支持向量学习 simple_ml.svm
一、支持向量机 (SMO算法求解)
from simple_ml.base.base_model import BaseClassifier
from simple_ml.base.base_enum import KernelType
class SVM(BaseClassifier):
__doc__ = "SVM"
def __init__(self, c=0.1, tol=0.001, precision=0.01, max_iter=100, kernel_type=KernelType.linear, **kwargs):
"""
可变参数kwargs存储核函数的参数
param:
C 软间隔支持向量机参数(越大越迫使所有样本满足约束)
tol 误差容忍度(越大越不准确,但是省时间)
precision alpha结果精度
max_iter 外循环最大迭代次数
kernel_type 核函数类型:
linear(无需提供参数,相当于没有用核函数)
polynomial(需提供参数:d)
gassian(需提供参数:sigma)
laplace(需提供参数:sigma)
sigmoid(需提供参数:beta, theta)
"""
pass
svm
支持向量机模块,支持:
- 二分类
核函数支持:
- linear 线性核
- polynomial 多项式核
- gaussian 高斯核
- laplace 拉普拉斯核
- sigmoid核
1.1 初始化
名称 | 类型 | 描述 | |
---|---|---|---|
Parameters: | C | float | 软间隔支持向量机参数 |
tol | float | 误差容忍度 | |
precision | float | aloha结果精度 | |
max_iter | int | 外循环迭代次数 | |
kernel_type | KernalType | 核函数类型,见注释,需要加入相应参数 |
1.2 类方法
1 拟合
def fit(self, x, y)
拟合特征
名称 | 类型 | 描述 | |
---|---|---|---|
Parameters: | x | np.2darray | 训练集特征 |
y | np.array | 训练集标签 | |
Returns: | Void |
2 预测
def predict(self, x)
给定测试集特征x,进行预测
名称 | 类型 | 描述 | |
---|---|---|---|
Parameters: | x | np.2darray | 测试集特征 |
Returns: | np.array | 预测的结果 |
3 结果评价
def score(self, x, y)
拟合并进行预测,最后给出预测效果的得分
名称 | 类型 | 描述 | |
---|---|---|---|
Parameters: | x | np.2darray | 测试集特征 |
y | np.array | 测试集标签 | |
Returns: | float | 预测结果评分,此处给出F1值 |
4 分类作图
logistic
模块提供了直接绘制分类效果图的方法,如果维度大于2,则通过PCA降至两维
def classify_plot(self, x, y, title="")
名称 | 类型 | 描述 | |
---|---|---|---|
Parameters: | x | np.2darray | 测试集特征 |
y | np.array | 测试集标签 | |
Returns: | Void |
1.3 类属性
None
Examples
线性可分情况
from simple_ml.svm import *
from simple_ml.classify_data import *
from simple_ml.data_handle import train_test_split
x, y = get_iris()
x = x[(y == 0) | (y == 1)]
y = y[(y == 0) | (y == 1)]
x_train, y_train, x_test, y_test = train_test_split(x, y, 0.3, 918)

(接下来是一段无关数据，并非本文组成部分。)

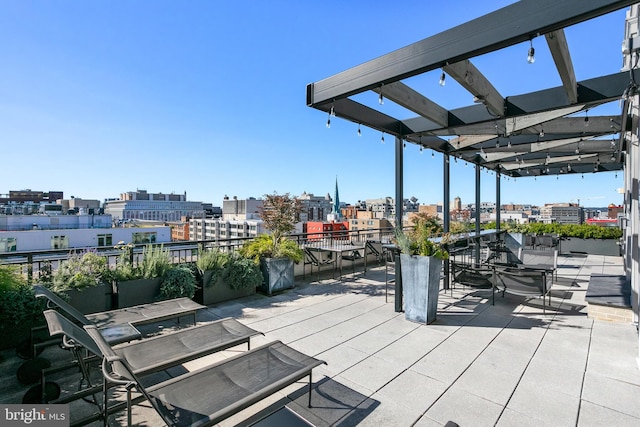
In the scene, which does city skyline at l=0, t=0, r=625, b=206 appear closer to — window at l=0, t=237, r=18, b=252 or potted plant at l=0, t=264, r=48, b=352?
potted plant at l=0, t=264, r=48, b=352

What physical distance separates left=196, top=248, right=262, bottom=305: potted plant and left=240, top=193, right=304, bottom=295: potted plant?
0.22 meters

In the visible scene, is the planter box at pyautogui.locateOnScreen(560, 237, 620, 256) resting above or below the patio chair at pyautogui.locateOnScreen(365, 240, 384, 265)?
below

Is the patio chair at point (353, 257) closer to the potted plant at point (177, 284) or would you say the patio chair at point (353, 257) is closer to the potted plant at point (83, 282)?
the potted plant at point (177, 284)

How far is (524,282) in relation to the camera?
14.1 ft

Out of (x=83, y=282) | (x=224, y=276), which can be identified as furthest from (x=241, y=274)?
(x=83, y=282)

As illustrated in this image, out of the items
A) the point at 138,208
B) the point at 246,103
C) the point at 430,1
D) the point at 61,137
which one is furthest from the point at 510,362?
the point at 138,208

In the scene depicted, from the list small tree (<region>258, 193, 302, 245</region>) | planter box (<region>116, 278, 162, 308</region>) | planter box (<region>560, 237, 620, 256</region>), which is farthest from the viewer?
planter box (<region>560, 237, 620, 256</region>)

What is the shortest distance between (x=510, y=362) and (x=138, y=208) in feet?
353

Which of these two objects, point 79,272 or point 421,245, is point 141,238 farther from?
point 421,245

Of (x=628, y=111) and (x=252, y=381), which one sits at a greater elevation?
(x=628, y=111)

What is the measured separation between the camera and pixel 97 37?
6789 millimetres

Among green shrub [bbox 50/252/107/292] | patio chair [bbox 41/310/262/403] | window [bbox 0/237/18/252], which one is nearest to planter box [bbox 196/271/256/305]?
green shrub [bbox 50/252/107/292]

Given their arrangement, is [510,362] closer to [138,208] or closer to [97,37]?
[97,37]

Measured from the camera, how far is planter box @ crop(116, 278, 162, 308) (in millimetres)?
4062
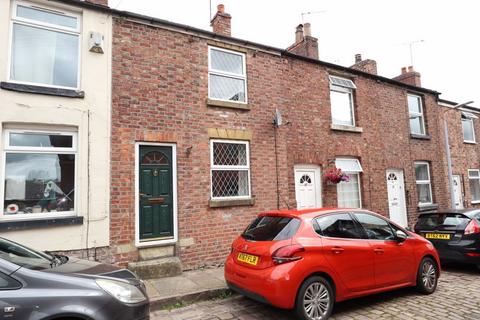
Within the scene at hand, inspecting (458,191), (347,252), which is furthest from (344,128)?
(458,191)

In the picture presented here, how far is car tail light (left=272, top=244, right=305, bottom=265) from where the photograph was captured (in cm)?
439

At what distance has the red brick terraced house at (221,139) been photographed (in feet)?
22.7

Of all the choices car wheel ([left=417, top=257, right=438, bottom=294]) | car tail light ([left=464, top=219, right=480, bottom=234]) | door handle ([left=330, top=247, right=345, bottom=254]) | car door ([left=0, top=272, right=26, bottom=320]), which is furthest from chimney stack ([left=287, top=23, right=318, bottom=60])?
car door ([left=0, top=272, right=26, bottom=320])

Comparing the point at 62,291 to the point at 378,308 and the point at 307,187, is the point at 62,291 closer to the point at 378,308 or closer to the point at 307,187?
the point at 378,308

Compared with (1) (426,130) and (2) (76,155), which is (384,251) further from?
(1) (426,130)

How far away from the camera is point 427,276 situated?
5.79 m

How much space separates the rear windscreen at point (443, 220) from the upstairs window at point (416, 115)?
6.20m

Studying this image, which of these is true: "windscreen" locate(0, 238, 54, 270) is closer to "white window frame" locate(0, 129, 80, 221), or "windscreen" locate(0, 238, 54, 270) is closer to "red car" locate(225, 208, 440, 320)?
"white window frame" locate(0, 129, 80, 221)

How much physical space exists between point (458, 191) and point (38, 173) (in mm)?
16128

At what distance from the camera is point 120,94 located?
6910 mm

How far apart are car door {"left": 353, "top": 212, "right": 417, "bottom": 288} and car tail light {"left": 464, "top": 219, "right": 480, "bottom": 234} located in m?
2.28

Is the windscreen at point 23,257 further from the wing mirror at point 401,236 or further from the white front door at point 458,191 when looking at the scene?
the white front door at point 458,191

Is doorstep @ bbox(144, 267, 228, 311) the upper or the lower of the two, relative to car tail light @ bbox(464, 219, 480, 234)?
lower

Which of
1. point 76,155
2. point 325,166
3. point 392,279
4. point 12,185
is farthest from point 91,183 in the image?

mysvm = SVM(0.6, 0.001, 0.00001, 50, KernelType.linear)
mysvm.fit(x_train, y_train)
print(mysvm.alphas, mysvm.b)
print(mysvm.predict(x_train))
mysvm.classify_plot(x_test, y_test)
软间隔情况
from simple_ml.svm import *
from simple_ml.classify_data import *
from simple_ml.data_handle import train_test_split
x, y = get_iris()
x = x[(y == 1) | (y == 2)]
y = y[(y == 1) | (y == 2)]
x_train, y_train, x_test, y_test = train_test_split(x, y, 0.3, 918)
mysvm = SVM(0.6, 0.001, 0.00001, 50, KernelType.linear)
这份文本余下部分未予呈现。